Die Diebe kommen in der Nacht. Langsam fahren sie durch die Straße, bis sie gefunden haben, was sie suchen. In aller Ruhe steigen zwei Männer aus, setzen den Wagenheber an einem halb auf dem Bürgersteig geparkten PKW an. Kaum ist der Wagen angehoben, kriecht einer unter das Auto. Nahezu lautlos durchtrennt er das Abgasrohr an zwei Stellen und taucht mit dem Katalysator des Wagens wieder auf. Keine 60 Sekunden sind vergangen, da steigt das Duo auf dem Überwachungsvideo wieder in den eigenen Pkw und rauscht davon. „Das sind absolute Profis“, sagt Dirk Krüger, Leiter Technik und Verkehr beim ADAC-Westfalen. „Es ist erschreckend, wie schnell sie arbeiten.“
Und wie oft sie mittlerweile zuschlagen.

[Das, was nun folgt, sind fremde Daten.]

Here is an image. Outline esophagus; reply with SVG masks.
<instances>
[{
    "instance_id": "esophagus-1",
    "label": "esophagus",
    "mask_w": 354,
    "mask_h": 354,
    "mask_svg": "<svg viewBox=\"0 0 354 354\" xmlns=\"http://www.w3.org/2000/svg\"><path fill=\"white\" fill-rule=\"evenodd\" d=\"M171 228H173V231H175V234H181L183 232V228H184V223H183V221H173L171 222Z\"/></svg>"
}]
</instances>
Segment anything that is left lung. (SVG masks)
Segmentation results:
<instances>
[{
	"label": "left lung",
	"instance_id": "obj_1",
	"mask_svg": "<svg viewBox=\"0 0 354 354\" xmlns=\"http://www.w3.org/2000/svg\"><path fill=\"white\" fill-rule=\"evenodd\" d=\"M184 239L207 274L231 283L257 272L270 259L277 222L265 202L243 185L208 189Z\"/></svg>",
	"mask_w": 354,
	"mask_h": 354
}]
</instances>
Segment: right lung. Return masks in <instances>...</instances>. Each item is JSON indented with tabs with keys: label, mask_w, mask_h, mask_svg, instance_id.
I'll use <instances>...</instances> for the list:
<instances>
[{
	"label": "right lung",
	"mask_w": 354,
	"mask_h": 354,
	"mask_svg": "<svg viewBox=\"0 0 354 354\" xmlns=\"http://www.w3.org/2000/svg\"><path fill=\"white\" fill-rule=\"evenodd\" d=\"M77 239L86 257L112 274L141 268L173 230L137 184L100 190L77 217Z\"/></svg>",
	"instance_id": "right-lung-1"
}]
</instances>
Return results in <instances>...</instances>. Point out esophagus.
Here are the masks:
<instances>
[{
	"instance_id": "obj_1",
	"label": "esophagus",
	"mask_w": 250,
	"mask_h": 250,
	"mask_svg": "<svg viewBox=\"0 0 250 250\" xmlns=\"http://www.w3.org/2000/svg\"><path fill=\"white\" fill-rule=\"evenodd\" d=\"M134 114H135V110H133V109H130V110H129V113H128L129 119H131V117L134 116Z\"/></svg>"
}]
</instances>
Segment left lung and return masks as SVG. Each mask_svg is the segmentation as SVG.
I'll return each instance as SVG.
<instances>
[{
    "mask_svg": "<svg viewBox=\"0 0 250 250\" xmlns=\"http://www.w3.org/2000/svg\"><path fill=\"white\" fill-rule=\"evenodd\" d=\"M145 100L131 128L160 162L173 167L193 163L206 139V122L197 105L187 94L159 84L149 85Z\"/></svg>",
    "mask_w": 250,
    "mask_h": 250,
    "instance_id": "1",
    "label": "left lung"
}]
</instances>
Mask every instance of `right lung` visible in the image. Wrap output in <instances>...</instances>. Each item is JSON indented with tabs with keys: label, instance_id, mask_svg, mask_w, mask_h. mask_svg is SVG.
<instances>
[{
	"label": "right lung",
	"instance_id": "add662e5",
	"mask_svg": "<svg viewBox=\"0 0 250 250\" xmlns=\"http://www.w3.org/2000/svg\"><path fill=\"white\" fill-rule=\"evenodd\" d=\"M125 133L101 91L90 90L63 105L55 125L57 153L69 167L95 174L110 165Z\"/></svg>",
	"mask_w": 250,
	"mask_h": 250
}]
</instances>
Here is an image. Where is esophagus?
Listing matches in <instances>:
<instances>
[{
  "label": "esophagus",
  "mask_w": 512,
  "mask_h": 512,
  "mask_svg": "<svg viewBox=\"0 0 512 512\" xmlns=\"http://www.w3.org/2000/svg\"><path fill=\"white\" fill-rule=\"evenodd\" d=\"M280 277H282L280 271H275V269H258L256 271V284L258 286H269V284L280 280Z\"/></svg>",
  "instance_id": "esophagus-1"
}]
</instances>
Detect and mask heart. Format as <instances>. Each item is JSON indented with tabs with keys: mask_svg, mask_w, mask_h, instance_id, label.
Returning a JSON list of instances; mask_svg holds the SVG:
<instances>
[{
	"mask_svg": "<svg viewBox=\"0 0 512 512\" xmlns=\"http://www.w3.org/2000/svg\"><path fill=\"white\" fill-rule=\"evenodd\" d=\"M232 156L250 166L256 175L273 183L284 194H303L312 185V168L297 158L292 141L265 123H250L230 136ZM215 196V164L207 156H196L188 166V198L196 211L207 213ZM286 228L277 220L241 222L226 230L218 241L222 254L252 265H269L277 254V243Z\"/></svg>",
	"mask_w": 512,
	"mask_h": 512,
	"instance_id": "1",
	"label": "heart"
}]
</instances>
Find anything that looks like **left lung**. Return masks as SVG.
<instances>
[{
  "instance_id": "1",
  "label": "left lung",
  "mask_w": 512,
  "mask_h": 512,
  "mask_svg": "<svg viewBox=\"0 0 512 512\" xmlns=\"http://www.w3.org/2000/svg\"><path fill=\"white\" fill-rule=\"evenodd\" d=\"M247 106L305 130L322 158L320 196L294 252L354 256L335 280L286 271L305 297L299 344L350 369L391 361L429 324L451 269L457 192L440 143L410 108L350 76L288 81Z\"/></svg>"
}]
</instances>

Essen, Duisburg, Dortmund – kaum ein Tag vergeht, an dem nicht mindestens eine Polizeidienststelle im Revier einen Katalysatordiebstahl meldet. Vor einigen Monaten bockten Unbekannte bei einem Gebrauchtwagenhändler in Oberhausen in einer Nacht gleich fünf Autos auf, um an die Kats zu kommen. Und Ende letzten Jahres verurteilte das Landgericht Dortmund ein aus Bulgarien stammendes Trio, das über 50 Kats gestohlen hatte, zu langen Haftstrafen.
Fallzahlen steigen stark an
Das Landeskriminalamt in Düsseldorf bestätigt die Entwicklung. „Während 2019 die Fallzahlen noch im zweistelligen Bereich lagen, stiegen sie im Jahr 2020 landesweit bereits auf einen niedrigen vierstelligen Wert. Für das Jahr 2021 zeigt sich bislang ein weiterer Anstieg der Fallzahlen“, heißt es auf Anfrage. Aktuelle Zahlen allerdings gibt es nicht – auch weil der Kat-Diebstahl in der Statistik nicht gesondert erfasst, sondern der Rubrik Teilediebstahl zugeordnet wird.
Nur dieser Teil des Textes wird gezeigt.